MISUNDERESTIMATED: THE PRESIDENT BATTLES TERRORISM, JOHN KERRY, AND THE BUSH HATERS
by Bill Sammon, Regan Books, Harper-Collins, $27.95, 351 pages
In doing research for this book, Bill Sammon interviewed President Bush.During the course of the interview, the president invented a new word when he told the author that the media and his political opponents had constantly “misunderestimated” him. Despite the flawed vocabulary (probably deliberate), the body count of Bush foes who have misunderestimated him has risen in a manner proportional to British casualties on the Somme in World War I. Hence, the premise and title of Mr. Sammon’s latest book.
Like Bob Woodward, Mr. Sammon had unusual access to the president and his inner circle in doing his research. Not surprisingly, Mr. Sammon, the White House correspondent for The Washington Times, has a very different interpretation from that of Mr. Woodward. In “Misunderestimated,” he portrays Mr. Bush as a “hands on” political operator and not the passive mouthpiece of his staff that many of his adversaries accuse him of being.
Along the way we get a “warts and all” portrayal of Mr. Bush and his staff. The book opens with a fund-raising trip that — through a series of gaffes between the White House, the Secret Service and the police in Portland, Ore. — resulted in the Bush staff spending a night under siege, locked down in their hotel with a homosexual softball league. Despite the fact that the situation was potentially explosive, Mr. Sammon recounts it with wit and in a smooth style that permeates the book.
This is a compelling account of the 18 months of the Bush presidency during which Mr. Bush led the country into two wars. Along the way, we get the inside scoop on such events as the president’s handling of the capture of Saddam Hussein, his surprise visit to Baghdad last year and his take on the U.N. Oil for Food program.
Mr. Sammon feels that there is a very real leftist plot in the press and among Democrats to get Mr. Bush. He documents this with quotes from the alleged perpetrators at press conferences. The quotes are damning. Some of the participants are very senior and respected White House and Pentagon correspondents. The reader suspects that Mr. Sammon’s relations with some members of the White House press corps will be frosty at best now that this book has been published.

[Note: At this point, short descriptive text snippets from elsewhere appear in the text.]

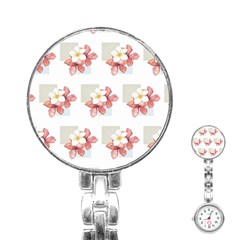 Floral Stainless Steel Nurses Watch by Sparkle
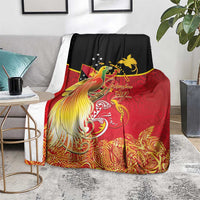 Papua New Guinea Independence Day Blanket Happy Anniversary 50th Bird-of-paradise Melanesian Tattoos - Polynesian Pride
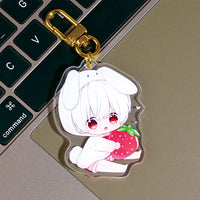Custom Non Clear Acrylic Keychain - Acrymee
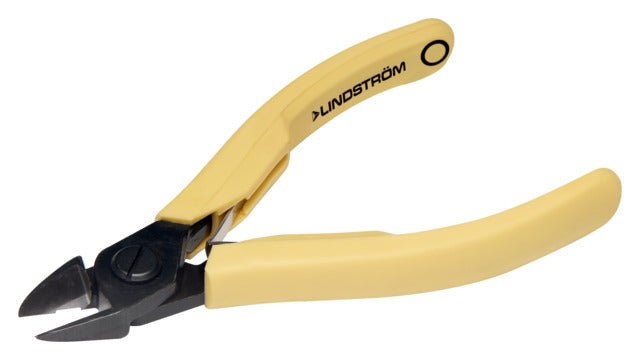 Lindstrom Micro - Bevel Precision Diagonal Cutter & Wire Stripper with Oval Head & ESD Safe Handle 125 mm MTESolutions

This is a highly readable book; in this, it is subversive. It may open up the market to folks who wouldn’t normally pick up a book by Richard Clarke or Mr. Woodward. It puts a more human face on the sometimes mischievous and always wry president, who has had to subdue himself in public in the post-September 11 environment.
“Misunderestimated” is not entirely flattering to the Bush camp. That may be its main advantage to Republicans and to conservatives. In a nasty political year, depicting a candidate as human and fallible can be a plus. The author’s bias is clearly with Mr. Bush, but with a Bush persona that sometimes gets lost in the gravitas of the post-September 11 scene.
At this point, John Kerry, after such debacles as publicly humiliating a Secret Service agent and the self-inflicted wound of his foreign endorsements, will need a champion as well. That champion had better be able to sell books to the swing voters. As the nation becomes nearly equally polarized between the “reds” and “blues,” books like Mr. Sammon’s, Mr. Clarke’s and Mr. Woodward’s will become increasingly important.
Hard-core true believers in the Republican and Democratic camps will have made up their minds. Nothing will change them. But swing voters are open to influence, even though many of them don’t read political books. If the publishers market it right, “Misunderestimated” may make a difference because of its combination of anecdotes and serious policy discussion.
This will be one of the most polarized elections since the Civil War. A political book that isn’t read by swing voters is like a tree falling in the forest. Mr. Sammon has done his job in writing the book; it is now up to the publisher to sell it.